Die Rolle, die Schaeffer in Frankreich spielte, kam Karlheinz Stockhausen in Deutschland zu. Im Studio für elektronische Musik in Köln versammelte er Geräte aus der Messtechnik. Mit Sinusgeneratoren und Tonbändern forschte er nach dem neuen Klang. Denn darum ging es all diesen Erfindern: das Neue und Unerhörte zu erreichen. Die erste Aufführung seines „Gesangs der Jünglinge“ aus dem Jahr 1956 führte zu tumultartigen Reaktionen. Jan St. Werner von Mouse On Mars, der im Film immer wieder gescheite Kommentare gibt, verweist auf die Kriegserfahrung dieser Generation von Musikern. Ihre Werke sollten nicht nach Volkslied klingen, sie vermieden gerade Rhythmen, auf denen man hätte marschieren können.
Der Mittelteil der Dokumentation spielt am Rhein und in Berlin. Kraftwerk bilden sozusagen die Rampe zum internationalen Siegeszug der elektronischen Musik. Ihr Stück „Autobahn“ wurde 1974 vor allem in Amerika begeistert aufgenommen. Auch die Synthesizer-Symphonie „Phaedra“ , die Tangerine Dream im selben Jahr veröffentlichten, begeisterte Engländer und Amerikaner. Als Afrika Bambaataa schließlich „Trans Europa Express“ von Kraftwerk als Chassis für seinen Hit „Planet Rock“ benutzte, war klar, welch großen Einfluss die elektronische Musik auf das heute populärste Musikgenre der Welt hat, den Hip-Hop. Während New York 1982 zu „Planet Rock“ tanzte, erschienen daheim in Deutschland verständnislose Verrisse des Kraftwerk-Albums „Computerwelt“.

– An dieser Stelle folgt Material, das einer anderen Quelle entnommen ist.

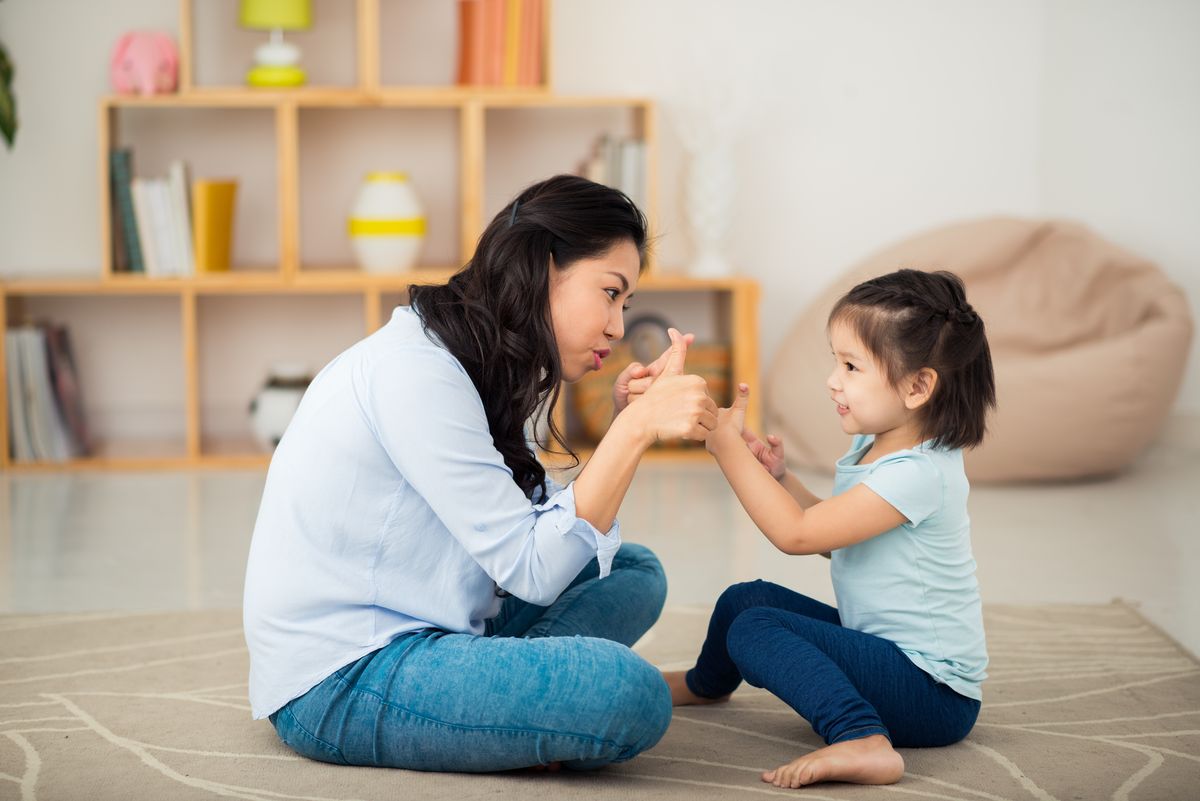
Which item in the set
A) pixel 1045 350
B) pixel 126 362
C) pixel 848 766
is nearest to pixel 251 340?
pixel 126 362

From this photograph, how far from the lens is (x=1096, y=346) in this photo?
368cm

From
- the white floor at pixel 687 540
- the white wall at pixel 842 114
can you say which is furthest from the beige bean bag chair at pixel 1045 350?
the white wall at pixel 842 114

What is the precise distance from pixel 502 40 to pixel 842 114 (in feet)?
3.88

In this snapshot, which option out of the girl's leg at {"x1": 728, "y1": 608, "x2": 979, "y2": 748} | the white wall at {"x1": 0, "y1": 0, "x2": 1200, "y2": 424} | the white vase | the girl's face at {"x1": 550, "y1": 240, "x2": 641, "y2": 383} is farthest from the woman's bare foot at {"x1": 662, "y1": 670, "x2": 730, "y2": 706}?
the white wall at {"x1": 0, "y1": 0, "x2": 1200, "y2": 424}

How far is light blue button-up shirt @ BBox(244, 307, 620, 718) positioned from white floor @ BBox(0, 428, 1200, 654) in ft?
3.22

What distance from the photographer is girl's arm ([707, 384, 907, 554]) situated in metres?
1.69

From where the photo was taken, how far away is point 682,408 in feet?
5.16

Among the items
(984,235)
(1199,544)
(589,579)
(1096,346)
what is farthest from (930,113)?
(589,579)

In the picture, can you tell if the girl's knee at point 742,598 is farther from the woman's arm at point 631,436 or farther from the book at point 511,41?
the book at point 511,41

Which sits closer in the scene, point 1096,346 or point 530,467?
point 530,467

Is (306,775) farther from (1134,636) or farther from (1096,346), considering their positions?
(1096,346)

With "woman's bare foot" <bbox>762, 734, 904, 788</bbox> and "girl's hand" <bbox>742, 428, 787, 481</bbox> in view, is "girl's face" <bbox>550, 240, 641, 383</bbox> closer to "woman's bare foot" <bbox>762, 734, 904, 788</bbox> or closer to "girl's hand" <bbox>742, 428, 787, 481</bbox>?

„Electronic Vibrations“ gelingt es, diese Geschichte unterhaltsam zu erzählen. Es kommen großartige Kronzeugen zu Wort wie das stille Kraftwerk-Mitglied Emil Schult, der Stockhausen-Sohn Simon und Peter Baumann von Tangerine Dream.
Die elektronische Musik ist aus den Studios der Vordenker in der Gesellschaft angekommen, man hört sie jeden Tag im Radio. Ihre Seele, das ist das Fazit des Films, hat sich erhalten: „die unbändige Lust am Abenteuer“.